If someone is in a crisis, there might not be time to 'work the edges'.
Then you have to be blunt, but in a compassionate way. Make sure you are in your own detached space. Use your talent, move the situation to where they can work with the real issues. The shaman sacrifices himself or herself for that. And keep in mind, some people don't want to heal from these things, and that is their choice as well. Ask them how it serves them - what are they getting out of it? They might surprise themselves if they will really stop and think about it.
Would detachment help?
Regular detachment really helps, yes. Shamanic detachment would be better, but I don't expect people to come to that easily.
Could you explain what you mean by 'regular detachment' and 'shamanic detachment'?
Regular detachment is the place all human beings can reach with a little effort. It allows them to let go long enough to gain a new perspective. It is not, however, the same as shamanic detachment; it can help them heal, though. Shamanic detachment moves from a place of polar opposites. It takes the heart of each emotional pole of existence, feels them all equally at the same time, and creates a detached space which is devoid of personal perspective or emotion - true detachment. You start that process by learning your own death through, hopefully, le petit mort.
How does one achieve 'le petit mort', and what does it teach you about your death?
The little death can be had in a number of ways, the best way is to physically die and make it back before they shovel dirt on you.
Like near death experiences?
Yes, those will do. Beyond that, there are many other methods, some which use drugs in other traditions; in mine, I prefer the 'talking parrot'. Go through each minute of every day with a parrot on your left shoulder that talks in your ear. That parrot is your death, and it will comment on everything you see and experience. Soon, you will begin to understand where your death lies and what it means in terms of the way you connect with the world. Then, search out your death. Look forward to where on this winding path of life it is waiting for you, because it is waiting, and it won't go away. You'll find it, but be prepared for a shock when you do; few people really reach that point without changing in incredible ways.
Do you mean literally? You will come to know and see the moment of your demise?
Yes. Think about it - how would you choose to live your life in the face of that certain knowledge? Not an intellectual understanding, but an understanding that seeps into your bones and makes a bitter taste in your mouth.
In dealing with my own grief, where is the best place for me to start?
In dealing with your own grief issues, find what is really yours; you will be surprised at the amount of grief you are carrying for other people.
How do I do that - recap?
Yes, and then, come to understand your own mortality. Learn your death on very personal levels, know it, taste it, feel it stalking you every moment of your life. You are dying right now. Imagine what you might see through that process. There are marvelous wonders to see, dreadful things to ponder, and distances to go before you rest that final rest.

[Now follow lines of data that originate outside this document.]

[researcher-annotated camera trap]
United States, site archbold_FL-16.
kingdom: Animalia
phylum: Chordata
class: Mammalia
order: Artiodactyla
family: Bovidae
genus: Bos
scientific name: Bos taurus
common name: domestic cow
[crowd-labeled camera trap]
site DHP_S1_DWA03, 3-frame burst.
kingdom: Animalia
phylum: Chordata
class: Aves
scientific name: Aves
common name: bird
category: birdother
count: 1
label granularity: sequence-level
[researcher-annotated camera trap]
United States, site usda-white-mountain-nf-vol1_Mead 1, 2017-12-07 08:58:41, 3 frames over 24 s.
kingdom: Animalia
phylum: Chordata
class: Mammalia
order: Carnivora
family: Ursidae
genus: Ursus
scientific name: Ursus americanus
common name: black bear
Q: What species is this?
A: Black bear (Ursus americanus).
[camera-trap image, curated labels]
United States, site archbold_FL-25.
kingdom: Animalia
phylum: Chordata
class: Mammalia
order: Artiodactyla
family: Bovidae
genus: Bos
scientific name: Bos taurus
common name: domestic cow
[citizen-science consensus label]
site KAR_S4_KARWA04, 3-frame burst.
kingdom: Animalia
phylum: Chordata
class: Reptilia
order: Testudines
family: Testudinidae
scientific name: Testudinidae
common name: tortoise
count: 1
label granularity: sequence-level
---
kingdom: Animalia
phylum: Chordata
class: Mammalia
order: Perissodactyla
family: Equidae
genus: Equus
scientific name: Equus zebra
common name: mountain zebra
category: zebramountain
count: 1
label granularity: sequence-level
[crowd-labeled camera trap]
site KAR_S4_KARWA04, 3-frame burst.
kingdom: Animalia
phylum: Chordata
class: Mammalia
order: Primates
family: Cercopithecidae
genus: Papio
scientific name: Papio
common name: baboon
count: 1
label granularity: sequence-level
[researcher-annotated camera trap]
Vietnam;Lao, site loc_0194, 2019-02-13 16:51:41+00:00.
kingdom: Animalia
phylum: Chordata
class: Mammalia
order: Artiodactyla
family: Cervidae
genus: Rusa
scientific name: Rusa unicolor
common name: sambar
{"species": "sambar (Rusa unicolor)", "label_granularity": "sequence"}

Remember, "when you stare into the abyss, the abyss also stares into you" - like floating eyes in the dark.
In a healing, when you release grief so that the person can process it, what can that person do to then deal appropriately with the grief? Is there a danger that the person will go back to the way they were, if they don't find a way to process these emotions?
The crying is the release. A person's energy will respond naturally to released grief and process on through; it's a natural function of our emotional bodies, but when it becomes trapped and fed long enough, it creates major problems. The idea is not to try and 'deal' with it, but to allow it to complete the natural process it's been denied. You have to allow that process to complete itself - let the tears flow - they are part of the natural cleansing of grief, sadness and depression from our emotional energy.